Rutgers New Jersey Agricultural Experiment Station [The New Jersey Water Resources Research Institute]

Research at the U. S. Geological Survey
New Jersey Water Science Center


Research Activities at the
USGS New Jersey Water Science Center in 2004

By Anthony S. Navoy, Ph.D.
Assistant Director
USGS New Jersey Water Science Center
(formerly known as USGS New Jersey District Office)

The U.S. Geological Survey (USGS), a Bureau of the Department of the Interior, has an extensive program of hydrologic data collection and research in New Jersey that is focused on providing information pertaining to hydrologic hazards, watershed and water-supply management, vulnerability of source waters for drinking water, and hazardous-waste-site characterization. These data-collection and research activities are done in cooperation with the N.J. Department of Environmental Protection (NJDEP) , N.J. Department of Transportation, N.J. Pinelands Commission, N.J. Water Supply Authority, Rutgers University, National Oceanic and Atmospheric Administration, U.S. Army Corps of Engineers, U.S. Department of Defense, U.S. Environmental Protection Agency (USEPA), and many county and municipal agencies.

Hydrologic Hazards:The USGS operates streamflow-gaging and ground-water-level networks to monitor conditions relating to flood and drought hazards, and to provide hydrologic data for research, regulatory, and management purposes.
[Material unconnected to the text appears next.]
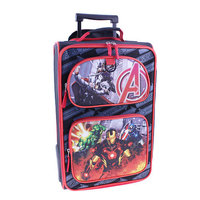 Avengers 18 Inch Pilot Case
The streamflow-gaging network in New Jersey in 2004 included 99 flow gages, of which 84 were equipped with data-collection platforms (DCP’s) for automatic telemetry; 5 additional stations record only stream stage. The network also included 106 crest-stage gaging stations and 95 stations where low-flow measurements were periodically made. Three flood-warning systems were operated to provide emergency management personnel with critical real-time hydrologic data.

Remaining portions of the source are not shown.